INPUT DATA =
══════════

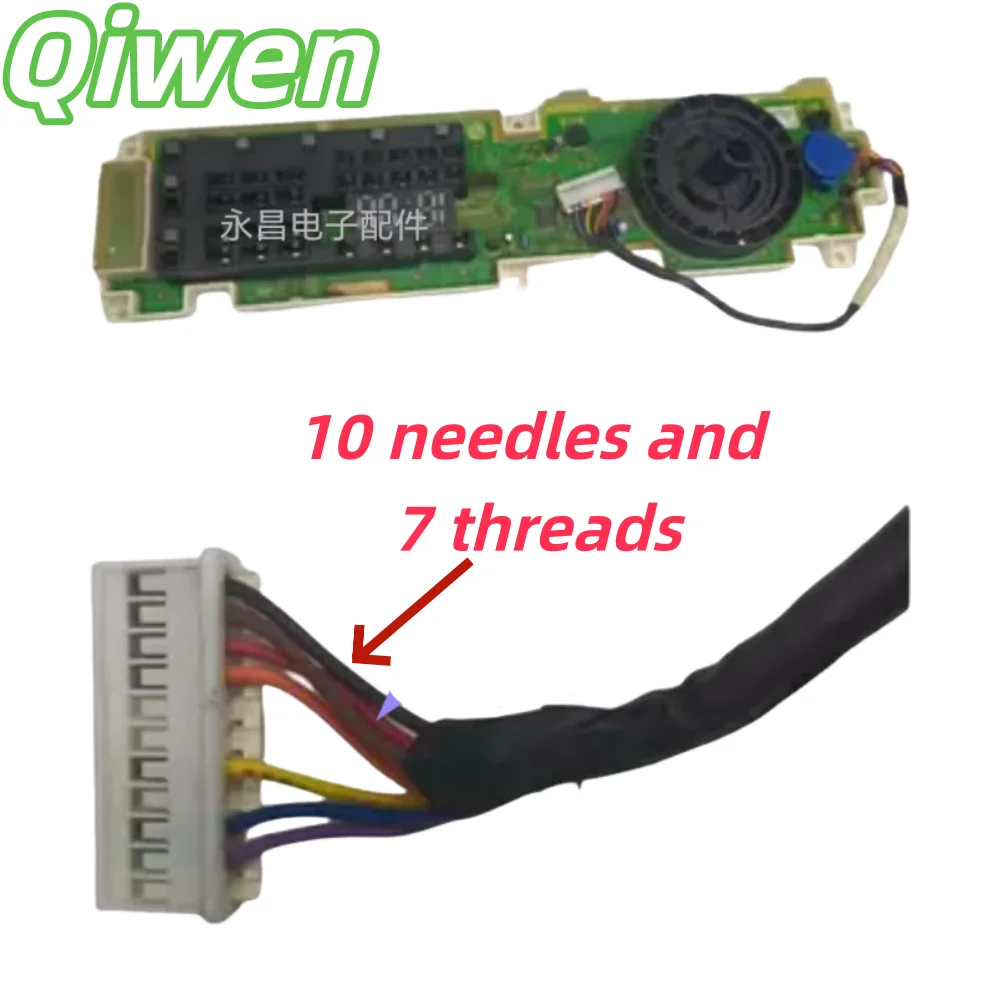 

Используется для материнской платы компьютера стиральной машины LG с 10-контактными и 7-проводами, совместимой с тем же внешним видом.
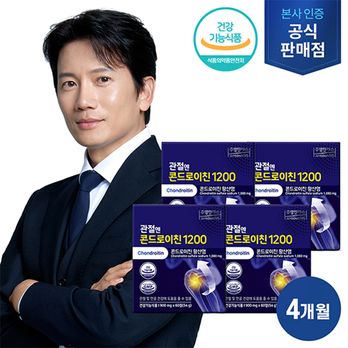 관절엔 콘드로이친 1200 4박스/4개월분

══════════

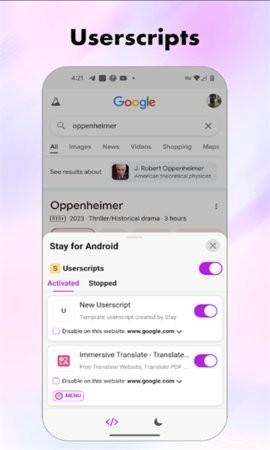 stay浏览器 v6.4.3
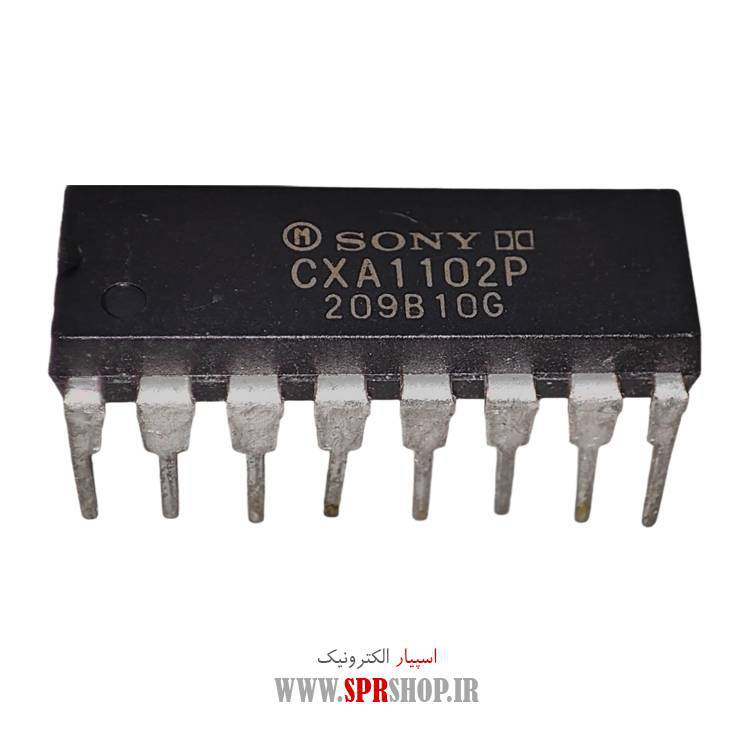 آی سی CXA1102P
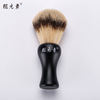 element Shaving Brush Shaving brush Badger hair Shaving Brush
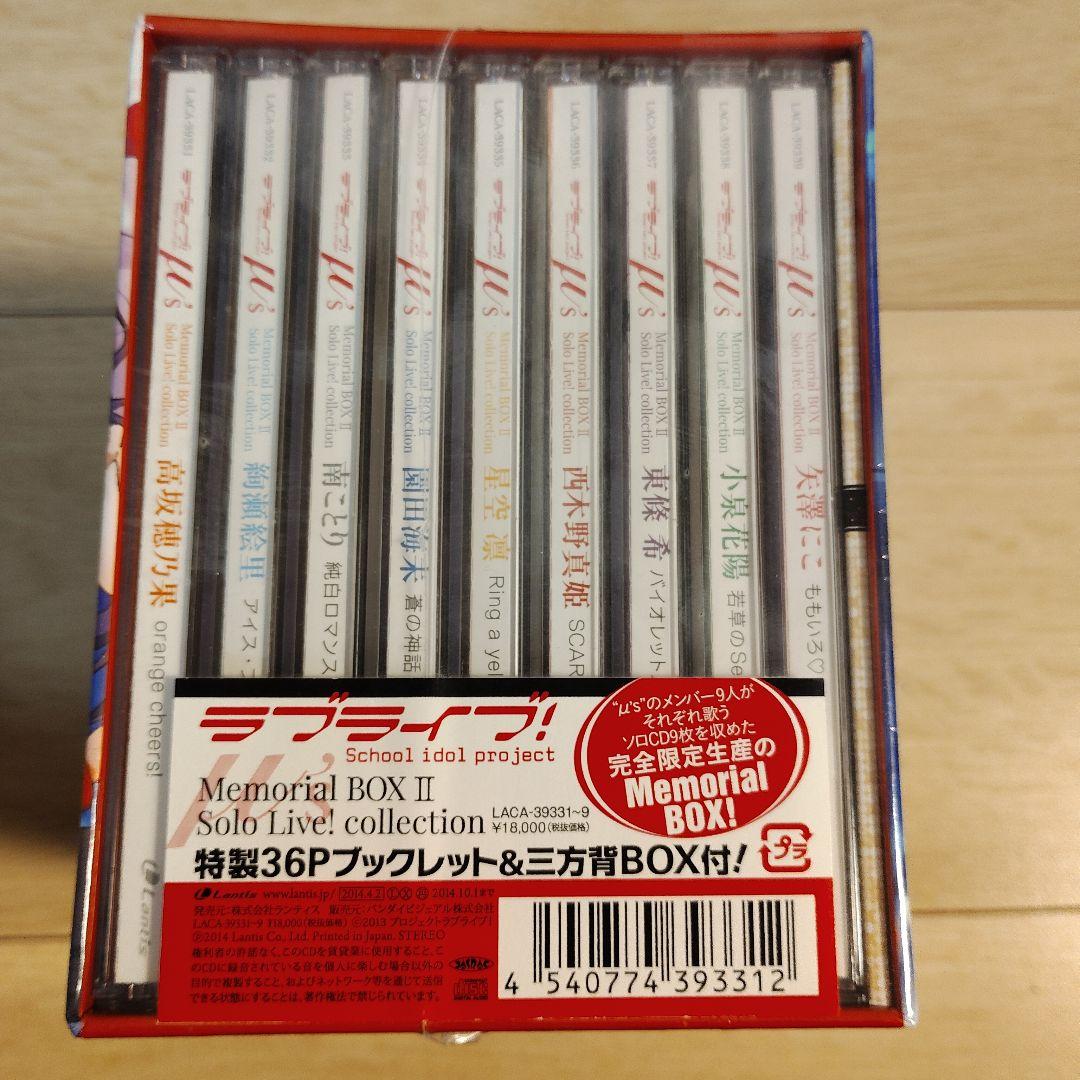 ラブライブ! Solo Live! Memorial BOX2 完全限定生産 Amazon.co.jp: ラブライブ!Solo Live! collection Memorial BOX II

══════════

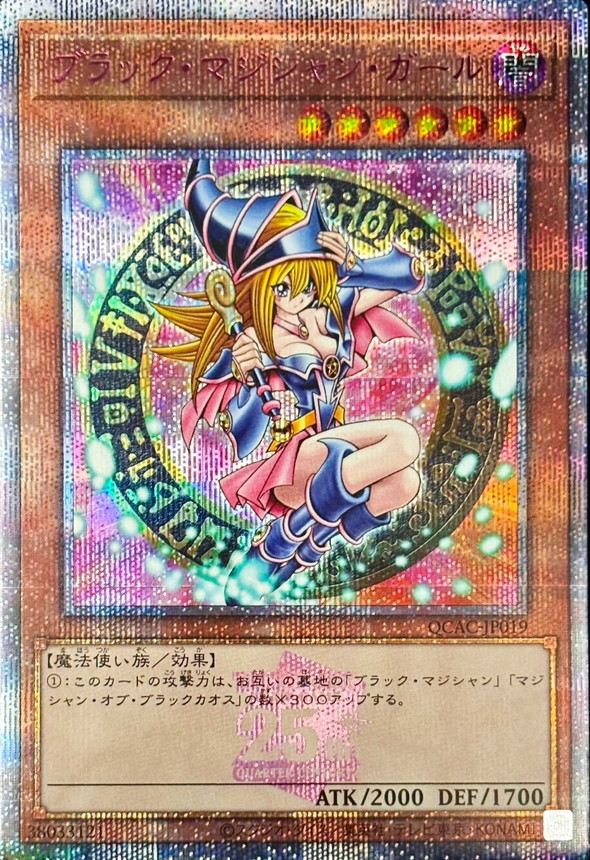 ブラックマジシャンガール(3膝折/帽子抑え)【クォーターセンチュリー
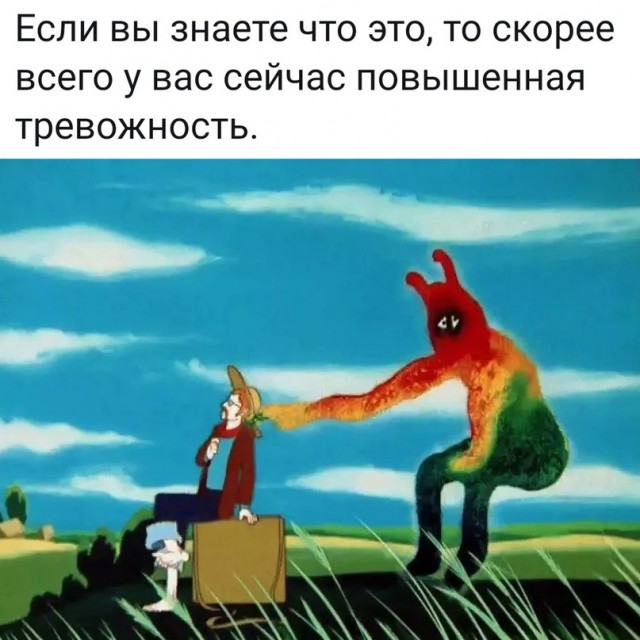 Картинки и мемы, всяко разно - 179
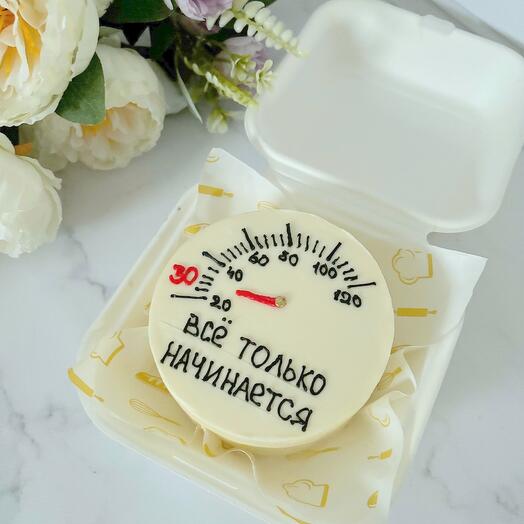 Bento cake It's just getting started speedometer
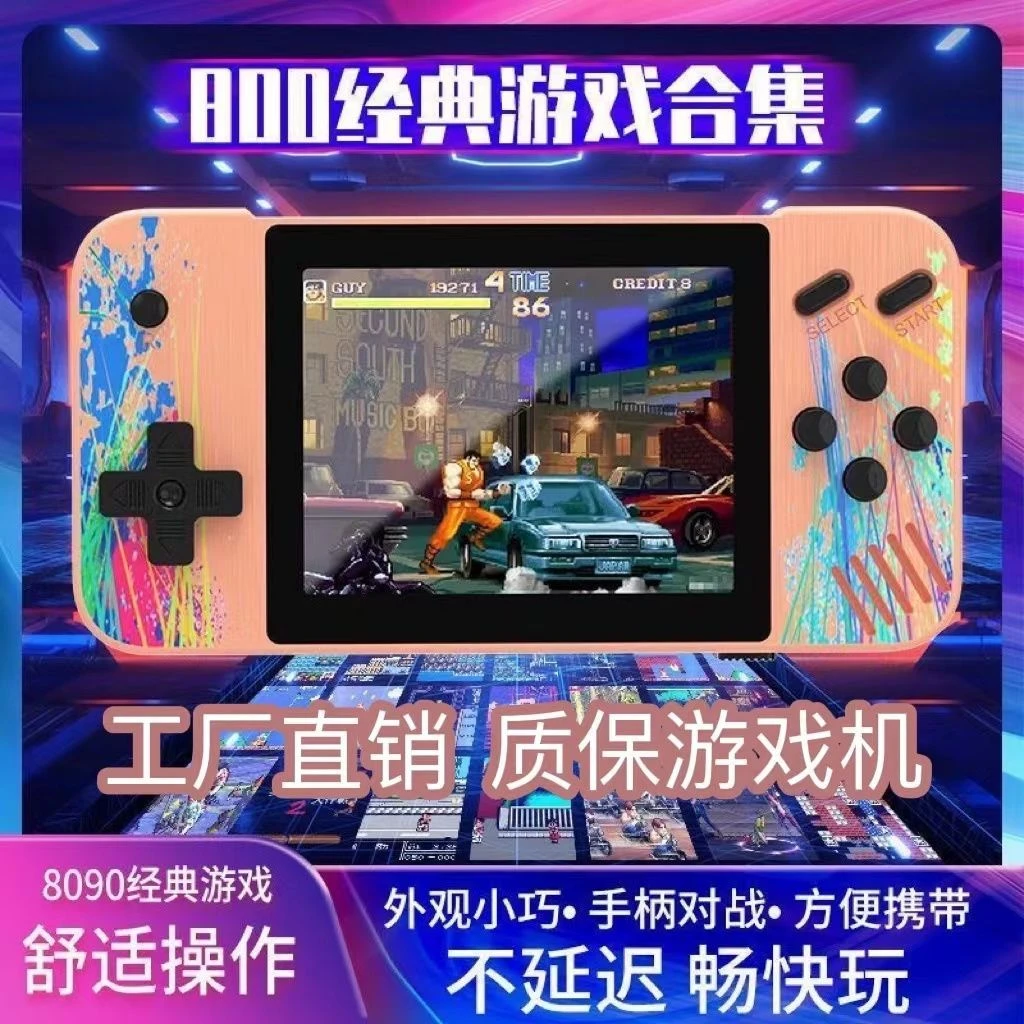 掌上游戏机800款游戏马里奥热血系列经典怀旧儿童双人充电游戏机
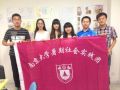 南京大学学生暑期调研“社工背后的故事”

══════════

TASK STATEMENT = Please repeat, exactly as written, the lines in the records above, starting with the one that has "آی سی CXA1102P" and going on through the one that has "ラブライブ! Solo Live!". Pictures are to be left out.

YOUR SOLUTION =
 آی سی CXA1102P
 element Shaving Brush Shaving brush Badger hair Shaving Brush
 ラブライブ! Solo Live! Memorial BOX2 完全限定生産 Amazon.co.jp: ラブライブ!Solo Live! collection Memorial BOX II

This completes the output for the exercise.